Should I worry about bit rot on my new server?


ph0ton

Recommended Posts

Hi guys,

 

I am researching my options wrt. a home sever. I have read lots of pages about hardware on your (very) friendly forums and tried out Unraid on a small test server, and it seems very straight forward and easy to use. As I understand it, Unraid works by make realtime parity calculations between a data drive and parity drive. A clever share layer is placed on top of the drive partitions, so shares can spand multiple drives. It is also able to use an SSD to give burst write qualities to the array.

 

I was fairly convinced that I was going to use unraid. However, it seems that the old saying "the more I learn, the less I know" seem to have struck me a lot. I have 3 options to choose from:

 

Unraid:

+ Burn USB & go

+ Power efficient data access (only partition drive and required data drive spins up during access)

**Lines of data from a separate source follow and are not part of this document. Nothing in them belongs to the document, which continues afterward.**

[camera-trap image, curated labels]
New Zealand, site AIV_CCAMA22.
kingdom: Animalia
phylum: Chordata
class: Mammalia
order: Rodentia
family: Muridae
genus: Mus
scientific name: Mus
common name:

+ Core docker and VM features for easy server application management

+ Very active community

- No bit rot / silent error protection

- Some of the software features seem a little "homemade" (e.g. the cache is working on file level, not on a block/sector level - Please lecture me if I'm wrong )

 

Debian / Snapraid install:

+ Debian very well supported. Almost all issues can be googled (I am not intimidated by the commandline as well)

+ Mature package system

+ Snapraid seems fairly simple to setup, altough not exactly  a turn key solution (you need to some homecooking on some maintenance script to start the ball running).

+ I can use Open Media vault for the day-to-day management.

+ Snapraid offers bit rot protection and recovery.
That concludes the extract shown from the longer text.